3. Number of experts used to establish the ground truth for the test set and the qualifications of those experts
The document mentions that the primary endpoint (freedom from clinically significant PE or fatal PE) was "determined by the CEC" (Clinical Events Committee). However, it does not specify:
- The exact number of experts on the CEC.
- The qualifications of those experts (e.g., "radiologist with 10 years of experience").
4. Adjudication method for the test set
The document mentions a "Clinical Events Committee (CEC)" determined the primary effectiveness endpoint. This implies an adjudication process was in place. However, the specific adjudication method (e.g., 2+1, 3+1, none) is not detailed.
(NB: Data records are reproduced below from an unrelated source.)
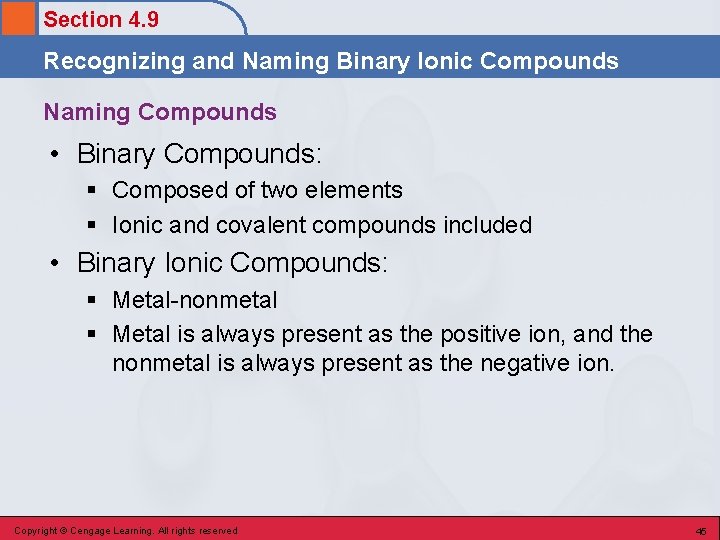 Section 4.9

Recognizing and Naming Binary Ionic Compounds

Naming Compounds

• Binary Compounds:
 ▪ Composed of two elements
 ▪ Ionic and covalent compounds included
• Binary Ionic Compounds:
 ▪ Metal-nonmetal
 ▪ Metal is always present as the positive ion, and the nonmetal is always present as the negative ion.

Copyright © Cengage Learning. All rights reserved

45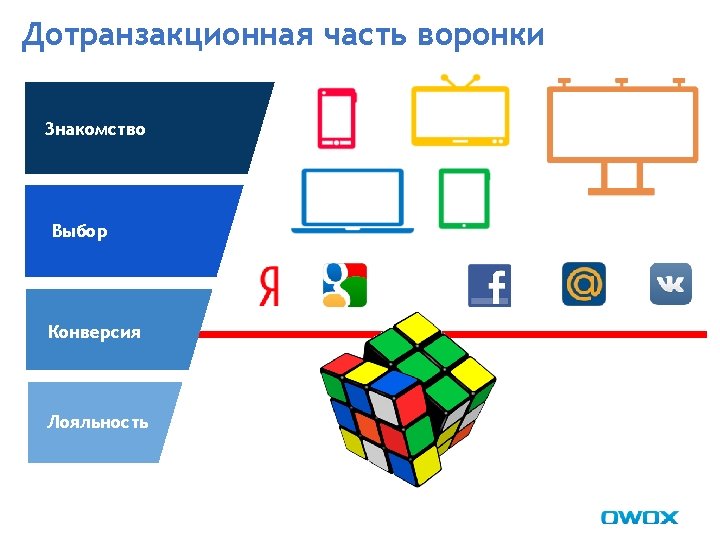 Дотранзакционная часть воронки

Знакомство

Выбор

Конверсия

Лояльность

Я

f

@

vk

OWOX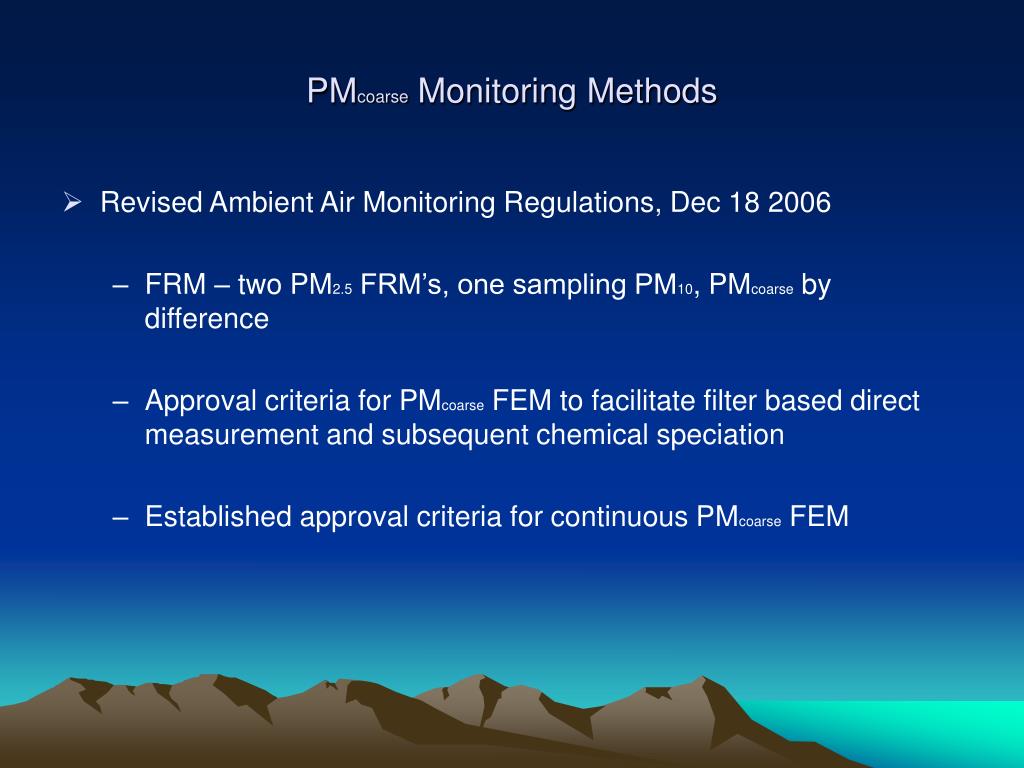 $PM_{coarse}$ Monitoring Methods

➢ Revised Ambient Air Monitoring Regulations, Dec 18 2006

– FRM – two $PM_{2.5}$ FRM’s, one sampling $PM_{10}$, $PM_{coarse}$ by difference

– Approval criteria for $PM_{coarse}$ FEM to facilitate filter based direct measurement and subsequent chemical speciation

– Established approval criteria for continuous $PM_{coarse}$ FEM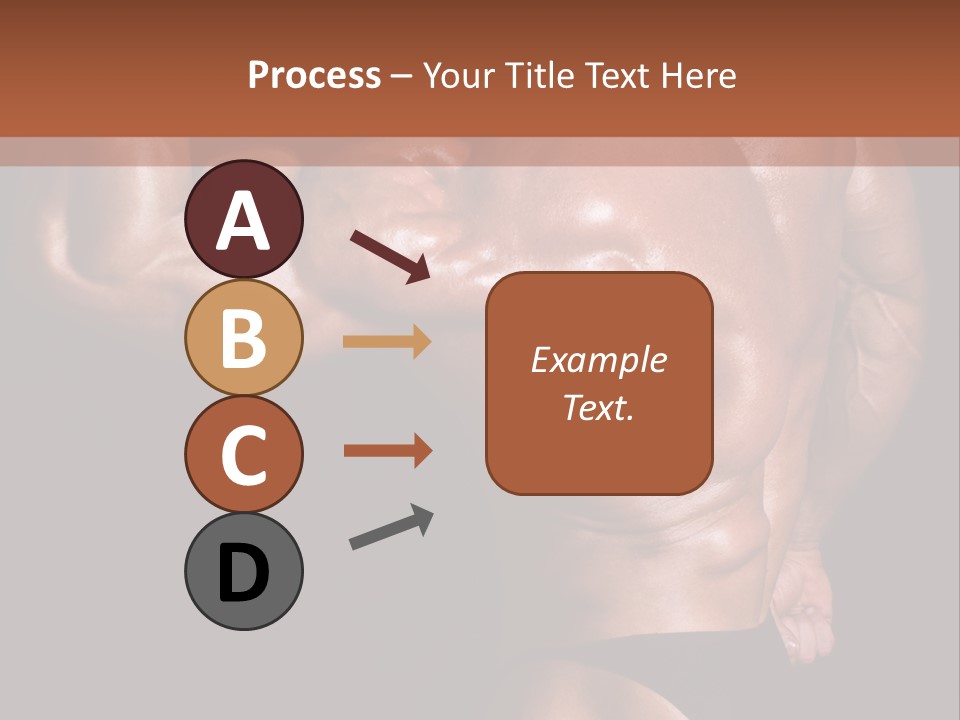 Process – Your Title Text Here

A

B

C

D

Example Text.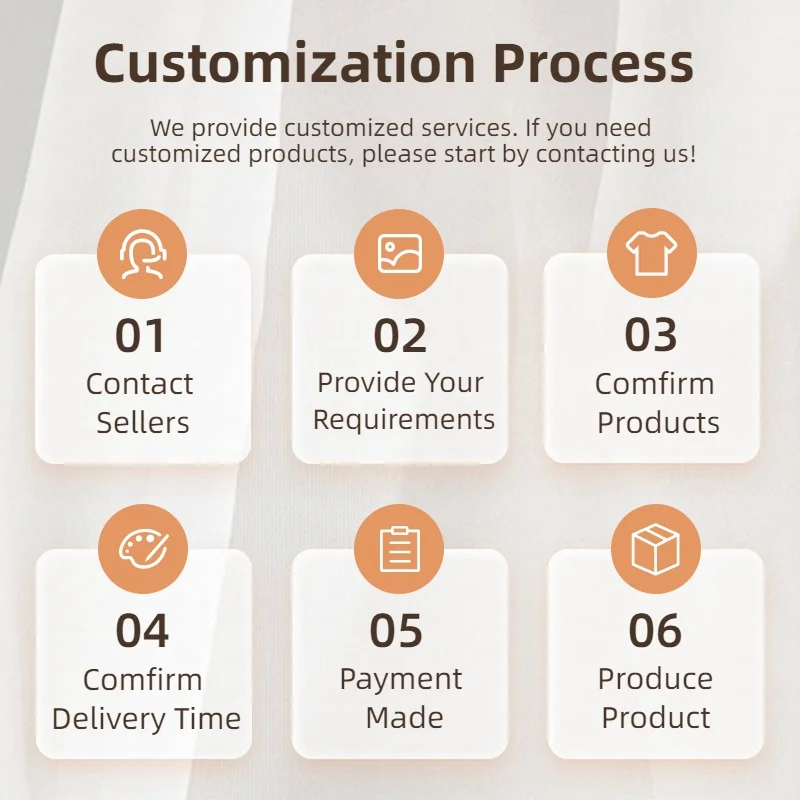 Customization Process

We provide customized services. If you need customized products, please start by contacting us!

01
Contact Sellers

02
Provide Your Requirements

03
Comfirm Products

04
Comfirm Delivery Time

05
Payment Made

06
Produce Product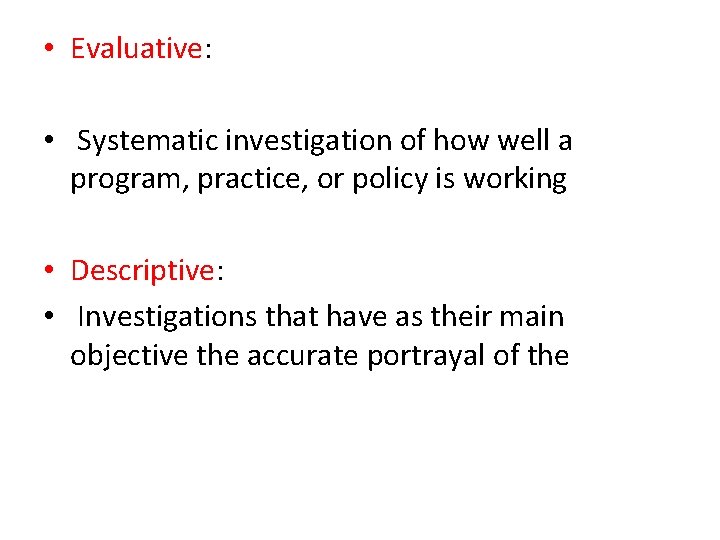 • Evaluative:

• Systematic investigation of how well a program, practice, or policy is working

• Descriptive:

• Investigations that have as their main objective the accurate portrayal of the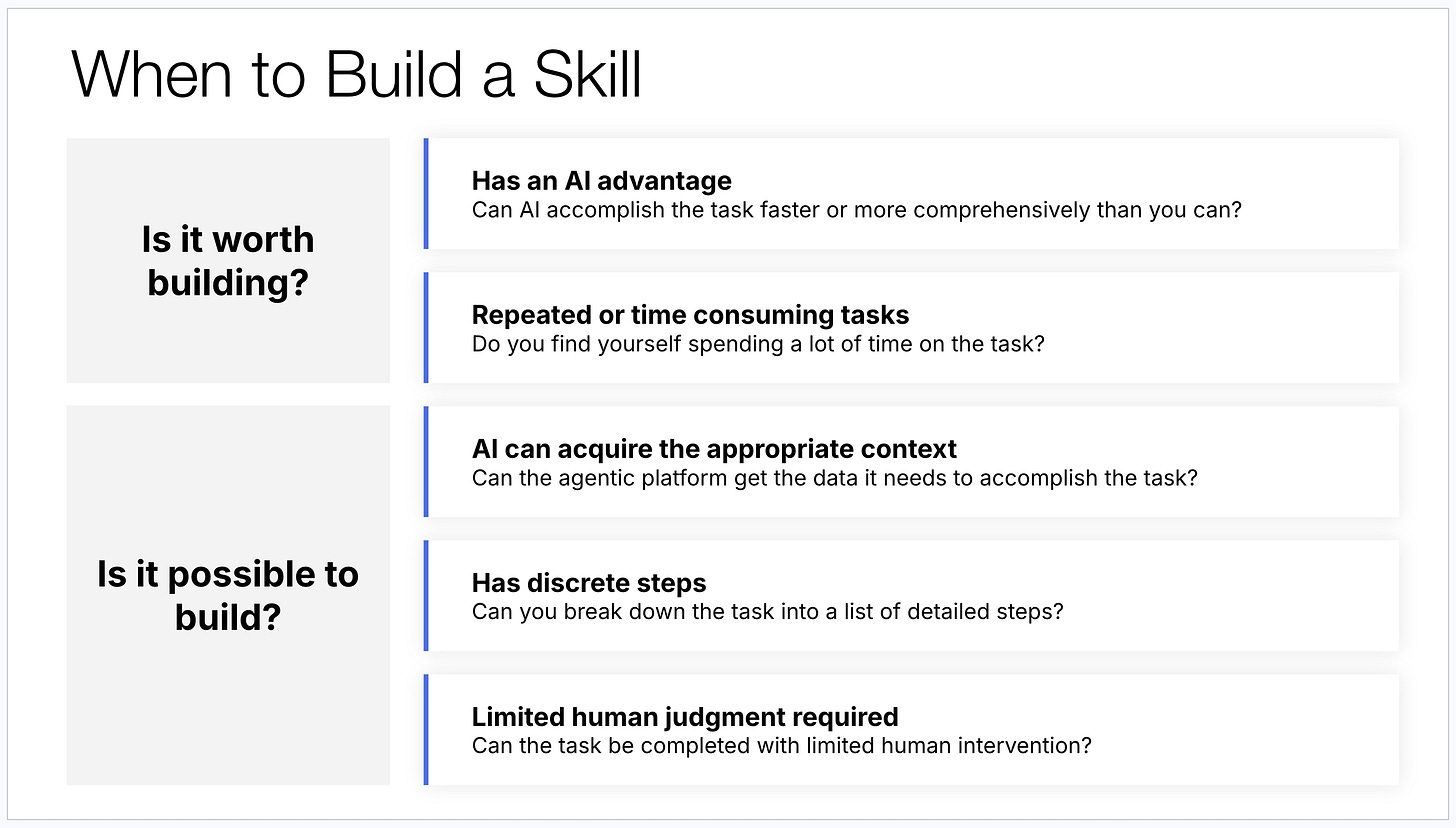 When to Build a Skill

Is it worth building?

Has an AI advantage
Can AI accomplish the task faster or more comprehensively than you can?

Repeated or time consuming tasks
Do you find yourself spending a lot of time on the task?

Is it possible to build?

AI can acquire the appropriate context
Can the agentic platform get the data it needs to accomplish the task?

Has discrete steps
Can you break down the task into a list of detailed steps?

Limited human judgment required
Can the task be completed with limited human intervention?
5. If a multi reader multi case (MRMC) comparative effectiveness study was done, If so, what was the effect size of how much human readers improve with AI vs without AI assistance
No, a multi-reader multi-case (MRMC) comparative effectiveness study focusing on human readers improving with or without AI assistance was not described in this document. The device is a physical medical device (catheter with filter), not an AI-based diagnostic or assistive technology.
6. If a standalone (i.e. algorithm only without human-in-the-loop performance) was done
No, this question is not applicable. The Angel® Catheter is a physical medical device. It is not an algorithm, and the concept of "standalone" performance for an algorithm without human involvement does not apply here. The device's performance is inherently tied to its use by medical professionals.
7. The type of ground truth used
For the safety and effectiveness endpoints in the clinical study, the ground truth was established by clinical observation and assessment by a Clinical Events Committee (CEC). This involves diagnosis of conditions like PE, DVT, infections, and bleeding events based on clinical guidelines and diagnostic procedures. The document mentions "clinically significant PE or fatal PE... as determined by the CEC."
8. The sample size for the training set
The document does not mention a training set as this device is a physical medical device, not a machine learning model that typically requires a training set. The "training" of the device is through its design, manufacturing processes, and rigorous pre-clinical (biocompatibility, bench, animal studies) and clinical testing.
9. How the ground truth for the training set was established
Not applicable, as there is no mention of a "training set" in the context of a machine learning model. For the pre-clinical studies, "ground truth" refers to the established scientific methods and accepted standards for biocompatibility, mechanical performance, and animal responses.